Delineation Uncertainty from Clinician Ranges in Cervical Cancer Radiotherapy Planning
摘要
Accurate contouring of target areas affected by cancer is crucial in radiotherapy planning to provide effective treatment for patients. Beyond producing sufficiently precise contours, it is also important to have a reliable measure of the associated uncertainty of where the true anatomical boundaries may be located. Inter-observer variability arising from multiple experts annotating the boundaries of the target area provides a representation of this uncertainty; however, these annotations are labour-intensive to obtain over a large number of images, often making it infeasible in practice. In this study, we evaluate the clinical relevance of predictive auto-contouring uncertainty from training on clinician-defined ranges - a set of annotations from a single expert representing the delineation uncertainty of the target area, which are far more efficient to produce.
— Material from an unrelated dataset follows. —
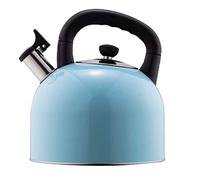 Wmmner Bollitore da Tè Piano Cottura Whistle Bollitore da Tè in Acciaio Inossidabile Kettlee per Stufa 5L Bollitore da Tè Di Capacità Azzurro Verde Chiaro Rosa (Azzurro) (Un Colore Azzurro)/un Colore/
This aims to bridge the gap in the performance of uncertainty estimates between training on a single contour and a set of contours from multiple annotators. This is achieved by curating a cervical cancer dataset with uncertainty annotations produced on CT scans from patients undergoing radiotherapy. We demonstrate that the resulting uncertainty from a model trained on these clinician-defined ranges is more meaningful compared with training on single contours without an uncertainty range. We also validated its clinical utility with respect to the inter-observer variation on a small hold-out set.